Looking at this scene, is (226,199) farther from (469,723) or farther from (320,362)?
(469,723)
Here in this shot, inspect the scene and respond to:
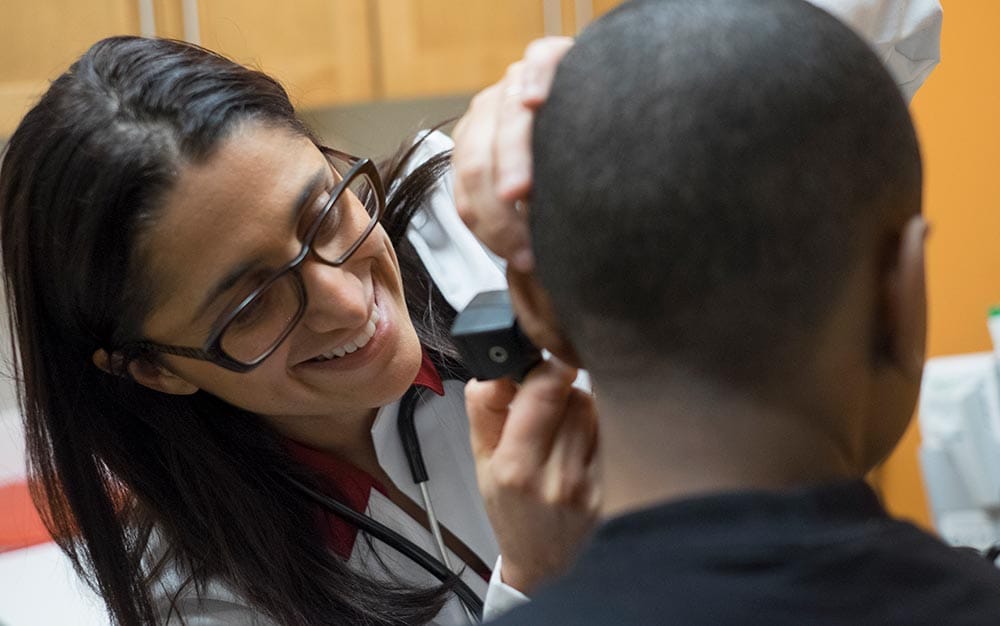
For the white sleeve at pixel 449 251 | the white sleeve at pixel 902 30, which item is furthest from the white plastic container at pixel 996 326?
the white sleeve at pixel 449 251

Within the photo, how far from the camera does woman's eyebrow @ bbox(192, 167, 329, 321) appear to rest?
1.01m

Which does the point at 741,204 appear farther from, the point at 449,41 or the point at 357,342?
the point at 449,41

...

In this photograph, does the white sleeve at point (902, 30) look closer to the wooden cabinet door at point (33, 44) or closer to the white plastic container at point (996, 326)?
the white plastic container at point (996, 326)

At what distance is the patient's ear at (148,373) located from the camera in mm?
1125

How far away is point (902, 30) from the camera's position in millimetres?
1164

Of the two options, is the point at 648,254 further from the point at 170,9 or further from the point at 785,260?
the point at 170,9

==

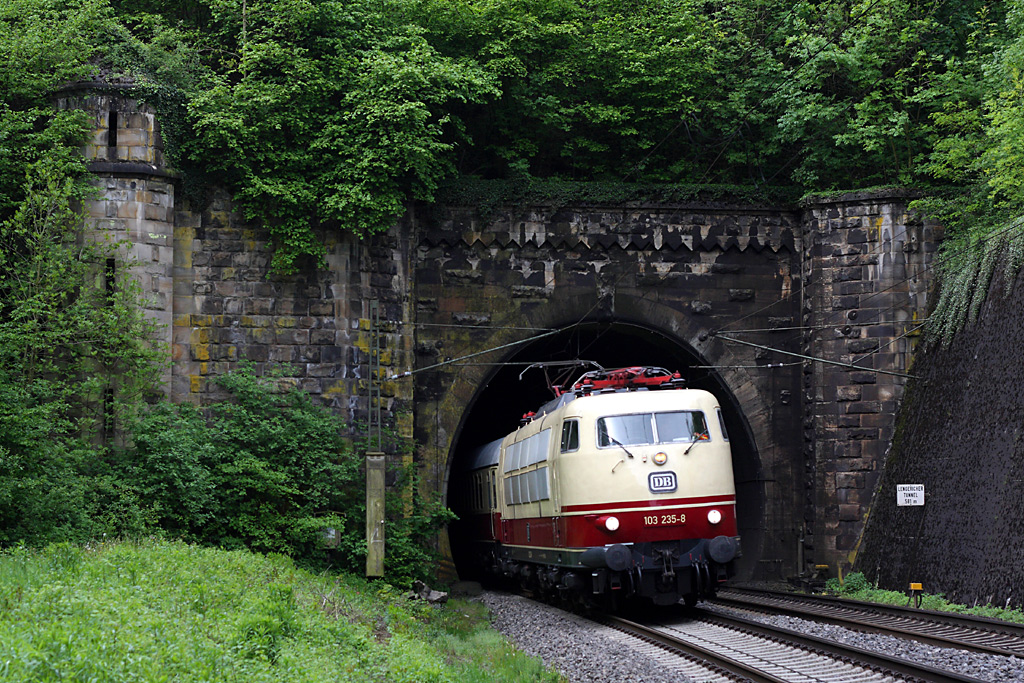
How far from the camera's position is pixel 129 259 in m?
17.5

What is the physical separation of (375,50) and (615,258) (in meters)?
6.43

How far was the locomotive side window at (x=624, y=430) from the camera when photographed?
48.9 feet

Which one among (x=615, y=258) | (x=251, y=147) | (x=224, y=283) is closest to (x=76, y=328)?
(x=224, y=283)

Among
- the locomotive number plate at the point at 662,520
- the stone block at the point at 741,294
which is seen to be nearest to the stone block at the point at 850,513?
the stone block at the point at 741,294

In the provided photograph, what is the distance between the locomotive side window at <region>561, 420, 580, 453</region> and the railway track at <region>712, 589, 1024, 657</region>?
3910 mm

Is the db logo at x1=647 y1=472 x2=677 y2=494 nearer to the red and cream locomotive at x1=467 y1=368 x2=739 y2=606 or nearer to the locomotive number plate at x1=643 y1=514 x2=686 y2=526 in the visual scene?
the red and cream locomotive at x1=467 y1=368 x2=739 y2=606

* **TASK REQUIREMENTS**
Pick out every line in the items above that contains the word "point" and copy each of those lines.

* **REPLY TO THE TASK**
Which does the point at 741,204 appear farther from, the point at 449,41 or the point at 357,342?
the point at 449,41
In this photograph, does the white sleeve at point (902, 30) look closer to the wooden cabinet door at point (33, 44) or closer to the white plastic container at point (996, 326)?
the white plastic container at point (996, 326)
How far away is point (902, 30) from the camera's position in millimetres?
Of the two options, is the point at 648,254 further from the point at 170,9 or further from the point at 785,260?
the point at 170,9
- the locomotive number plate at the point at 662,520
- the stone block at the point at 741,294
which is seen to be nearest to the stone block at the point at 850,513?
the stone block at the point at 741,294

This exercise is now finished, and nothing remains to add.